Requirements: Repeat the records below word for word, but start at the line that contains "What is the overall", stop after the last line, and include nothing else.

Information given:
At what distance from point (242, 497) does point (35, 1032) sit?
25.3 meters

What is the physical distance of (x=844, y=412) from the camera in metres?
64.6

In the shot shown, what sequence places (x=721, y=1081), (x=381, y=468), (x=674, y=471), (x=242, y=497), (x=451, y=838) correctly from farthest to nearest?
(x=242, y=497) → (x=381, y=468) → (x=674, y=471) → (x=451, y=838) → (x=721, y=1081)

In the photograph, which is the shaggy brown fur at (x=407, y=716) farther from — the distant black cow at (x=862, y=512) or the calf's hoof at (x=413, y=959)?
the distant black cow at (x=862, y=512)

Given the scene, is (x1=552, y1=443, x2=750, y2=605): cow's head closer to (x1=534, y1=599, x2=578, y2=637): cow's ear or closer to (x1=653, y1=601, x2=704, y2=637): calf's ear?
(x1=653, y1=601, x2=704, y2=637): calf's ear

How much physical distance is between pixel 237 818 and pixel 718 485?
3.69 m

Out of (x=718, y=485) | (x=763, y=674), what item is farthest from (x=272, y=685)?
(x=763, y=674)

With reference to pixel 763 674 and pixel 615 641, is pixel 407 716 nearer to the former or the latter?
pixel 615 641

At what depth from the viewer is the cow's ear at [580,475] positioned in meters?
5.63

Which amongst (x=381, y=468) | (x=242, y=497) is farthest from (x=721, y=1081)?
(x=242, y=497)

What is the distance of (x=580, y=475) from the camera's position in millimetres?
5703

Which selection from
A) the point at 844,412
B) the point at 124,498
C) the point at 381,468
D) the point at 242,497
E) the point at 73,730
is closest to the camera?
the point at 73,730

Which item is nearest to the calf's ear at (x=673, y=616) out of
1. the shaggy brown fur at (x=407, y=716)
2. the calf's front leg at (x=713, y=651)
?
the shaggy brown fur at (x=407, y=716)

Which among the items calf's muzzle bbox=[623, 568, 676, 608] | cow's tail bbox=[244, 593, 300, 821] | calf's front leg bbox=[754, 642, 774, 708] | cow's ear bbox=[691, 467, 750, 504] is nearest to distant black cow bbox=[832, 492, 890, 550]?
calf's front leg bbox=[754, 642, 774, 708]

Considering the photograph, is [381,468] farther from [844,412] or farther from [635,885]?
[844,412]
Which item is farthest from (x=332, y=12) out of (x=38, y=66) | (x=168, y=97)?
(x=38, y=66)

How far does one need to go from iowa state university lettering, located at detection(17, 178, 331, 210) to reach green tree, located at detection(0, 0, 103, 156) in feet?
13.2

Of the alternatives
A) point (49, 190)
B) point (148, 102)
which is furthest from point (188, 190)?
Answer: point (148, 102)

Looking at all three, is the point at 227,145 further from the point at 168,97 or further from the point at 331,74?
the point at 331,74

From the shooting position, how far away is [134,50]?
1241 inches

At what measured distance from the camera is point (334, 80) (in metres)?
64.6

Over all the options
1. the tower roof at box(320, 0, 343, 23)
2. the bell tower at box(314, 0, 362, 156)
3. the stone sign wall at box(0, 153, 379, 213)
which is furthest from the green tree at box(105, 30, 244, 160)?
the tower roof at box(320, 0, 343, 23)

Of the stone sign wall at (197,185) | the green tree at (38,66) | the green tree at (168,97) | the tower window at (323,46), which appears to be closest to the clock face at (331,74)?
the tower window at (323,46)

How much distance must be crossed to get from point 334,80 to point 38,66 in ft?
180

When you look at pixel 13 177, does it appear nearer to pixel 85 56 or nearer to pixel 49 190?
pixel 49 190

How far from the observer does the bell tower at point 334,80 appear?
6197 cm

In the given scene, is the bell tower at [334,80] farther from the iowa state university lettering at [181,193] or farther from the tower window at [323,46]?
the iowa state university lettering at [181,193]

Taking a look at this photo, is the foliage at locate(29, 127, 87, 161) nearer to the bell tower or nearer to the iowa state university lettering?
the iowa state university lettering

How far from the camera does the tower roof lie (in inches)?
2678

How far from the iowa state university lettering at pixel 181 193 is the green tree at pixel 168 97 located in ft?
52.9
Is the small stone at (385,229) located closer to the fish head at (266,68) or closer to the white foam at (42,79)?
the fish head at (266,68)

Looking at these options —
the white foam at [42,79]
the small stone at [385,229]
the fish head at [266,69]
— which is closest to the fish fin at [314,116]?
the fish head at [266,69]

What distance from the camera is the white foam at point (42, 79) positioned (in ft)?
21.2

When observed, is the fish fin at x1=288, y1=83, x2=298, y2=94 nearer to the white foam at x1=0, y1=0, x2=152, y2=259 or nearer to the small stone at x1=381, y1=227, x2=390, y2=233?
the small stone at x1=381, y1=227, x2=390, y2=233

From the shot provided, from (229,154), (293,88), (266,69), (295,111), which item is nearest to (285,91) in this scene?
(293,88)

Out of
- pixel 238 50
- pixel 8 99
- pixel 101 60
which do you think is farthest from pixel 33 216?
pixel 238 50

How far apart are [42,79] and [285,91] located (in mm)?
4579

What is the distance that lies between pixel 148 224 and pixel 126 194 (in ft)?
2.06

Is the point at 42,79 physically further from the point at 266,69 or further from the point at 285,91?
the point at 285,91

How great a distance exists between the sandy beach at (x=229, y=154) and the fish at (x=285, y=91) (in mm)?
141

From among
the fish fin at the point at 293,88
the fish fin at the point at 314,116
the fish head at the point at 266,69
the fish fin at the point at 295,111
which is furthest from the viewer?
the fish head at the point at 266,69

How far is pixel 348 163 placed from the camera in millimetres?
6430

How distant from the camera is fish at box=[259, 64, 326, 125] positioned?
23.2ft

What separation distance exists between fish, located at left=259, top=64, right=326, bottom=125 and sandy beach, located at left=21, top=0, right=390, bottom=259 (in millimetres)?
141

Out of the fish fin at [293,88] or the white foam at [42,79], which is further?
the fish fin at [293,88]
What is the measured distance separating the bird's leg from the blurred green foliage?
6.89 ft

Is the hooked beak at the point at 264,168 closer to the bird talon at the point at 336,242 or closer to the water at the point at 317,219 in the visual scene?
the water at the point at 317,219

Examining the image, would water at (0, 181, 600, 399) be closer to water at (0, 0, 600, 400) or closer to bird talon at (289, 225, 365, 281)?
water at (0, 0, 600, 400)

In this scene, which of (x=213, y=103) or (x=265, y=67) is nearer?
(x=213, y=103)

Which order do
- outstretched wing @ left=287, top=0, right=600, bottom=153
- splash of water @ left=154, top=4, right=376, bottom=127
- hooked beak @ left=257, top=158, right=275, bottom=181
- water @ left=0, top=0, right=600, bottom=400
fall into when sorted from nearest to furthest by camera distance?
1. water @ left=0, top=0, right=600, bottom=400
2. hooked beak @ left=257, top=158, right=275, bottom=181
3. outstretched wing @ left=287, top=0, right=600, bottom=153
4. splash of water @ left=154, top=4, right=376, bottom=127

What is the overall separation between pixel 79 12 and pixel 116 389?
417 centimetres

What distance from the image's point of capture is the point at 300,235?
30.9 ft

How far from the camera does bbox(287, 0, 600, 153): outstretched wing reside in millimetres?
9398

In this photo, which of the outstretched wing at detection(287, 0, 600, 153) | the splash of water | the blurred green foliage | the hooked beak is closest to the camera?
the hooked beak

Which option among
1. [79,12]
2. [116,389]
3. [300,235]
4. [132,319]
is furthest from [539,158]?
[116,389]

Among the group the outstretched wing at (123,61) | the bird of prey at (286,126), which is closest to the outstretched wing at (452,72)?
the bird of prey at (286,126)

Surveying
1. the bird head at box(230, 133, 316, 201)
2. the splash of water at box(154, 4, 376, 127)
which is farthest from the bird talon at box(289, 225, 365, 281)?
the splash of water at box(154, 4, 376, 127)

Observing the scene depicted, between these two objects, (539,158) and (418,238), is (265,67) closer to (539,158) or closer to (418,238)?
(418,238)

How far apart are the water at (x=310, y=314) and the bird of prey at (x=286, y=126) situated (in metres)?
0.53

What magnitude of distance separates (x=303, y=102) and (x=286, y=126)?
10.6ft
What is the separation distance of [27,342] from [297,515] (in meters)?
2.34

Full output:
What is the overall separation between pixel 79 12 and pixel 116 389?
417 centimetres

What distance from the image's point of capture is the point at 300,235?
30.9 ft

How far from the camera does bbox(287, 0, 600, 153): outstretched wing reside in millimetres?
9398

In this photo, which of the outstretched wing at detection(287, 0, 600, 153) | the splash of water | the blurred green foliage | the hooked beak is closest to the camera?
the hooked beak

Which option among
1. [79,12]
2. [116,389]
3. [300,235]
4. [132,319]
is furthest from [539,158]?
[116,389]

Among the group the outstretched wing at (123,61) | the bird of prey at (286,126), which is closest to the outstretched wing at (452,72)?
the bird of prey at (286,126)

Surveying
1. the bird head at box(230, 133, 316, 201)
2. the splash of water at box(154, 4, 376, 127)
which is farthest from the bird talon at box(289, 225, 365, 281)?
the splash of water at box(154, 4, 376, 127)

Observing the scene depicted, between these two objects, (539,158) and (418,238), is (265,67) closer to (539,158) or closer to (418,238)?
(418,238)

How far apart are the water at (x=310, y=314) and the bird of prey at (x=286, y=126) situated (in metres)?
0.53

What magnitude of distance separates (x=303, y=102) and (x=286, y=126)?
10.6ft
What is the separation distance of [27,342] from [297,515] (in meters)?
2.34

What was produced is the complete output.